O Kremlin jamais assumiu a responsabilidade pelo ataque — seguindo um modus operandi que precede o presidente russo, Vladimir Putin, em algumas décadas —, mas os promotores alemães apontaram para uma série de evidências que ligavam Moscou ao crime. A vítima, Zelimkhan Khangoshvili, um cidadão georgiano, combateu na Segunda Guerra da Chechênia, e era considerado um terrorista pelas autoridades russas.
— Neste caso, a preocupação principal do Putin, na verdade, foi trazer de volta aqueles elementos que atuavam pelos russos no exterior — disse ao GLOBO Angelo Segrillo, professor de História da Universidade de São Paulo. — Isso é algo tradicional, especialmente porque ele também foi um espião. Então é bem sensível a essas coisas: ele sempre tenta proteger os seus aliados e trazê-los de volta depois.

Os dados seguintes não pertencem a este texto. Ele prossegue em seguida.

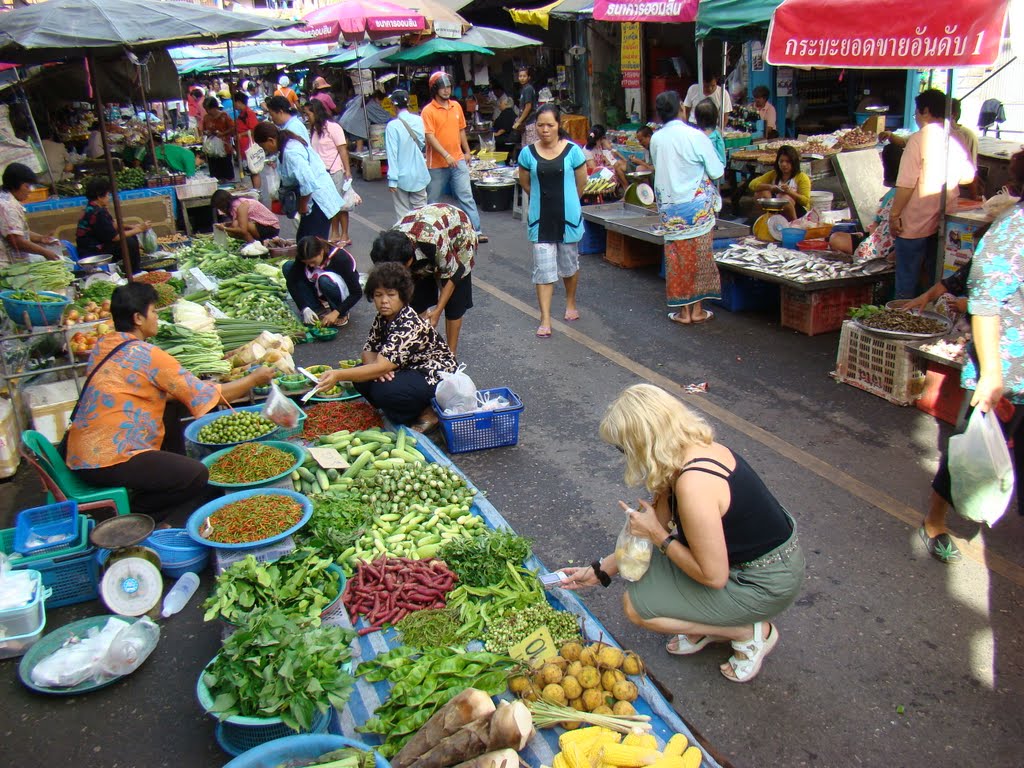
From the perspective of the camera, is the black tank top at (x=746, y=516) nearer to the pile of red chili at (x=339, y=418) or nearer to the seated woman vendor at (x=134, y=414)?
the seated woman vendor at (x=134, y=414)

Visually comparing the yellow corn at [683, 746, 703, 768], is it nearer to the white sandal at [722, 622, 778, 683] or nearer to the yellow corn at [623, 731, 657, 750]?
the yellow corn at [623, 731, 657, 750]

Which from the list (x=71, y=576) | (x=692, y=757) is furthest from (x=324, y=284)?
(x=692, y=757)

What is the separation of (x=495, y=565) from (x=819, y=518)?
6.40 feet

Mas houve relutância dentro do governo alemão, apontou o Zeit. O Departamento de Estado dos EUA sugeria que Krasikov fosse envolvido na negociação da jogadora de basquete Brittney Griner, presa em 2022 por porte de substâncias ilegais e libertada em dezembro daquele ano, em troca do traficante de armas russo Viktor Bout. Em 2023, a detenção de Evan Gershkovitch o incluiu nas conversas, mas Berlim não queria uma troca simples, por causa dos antecedentes criminais de Krasikov.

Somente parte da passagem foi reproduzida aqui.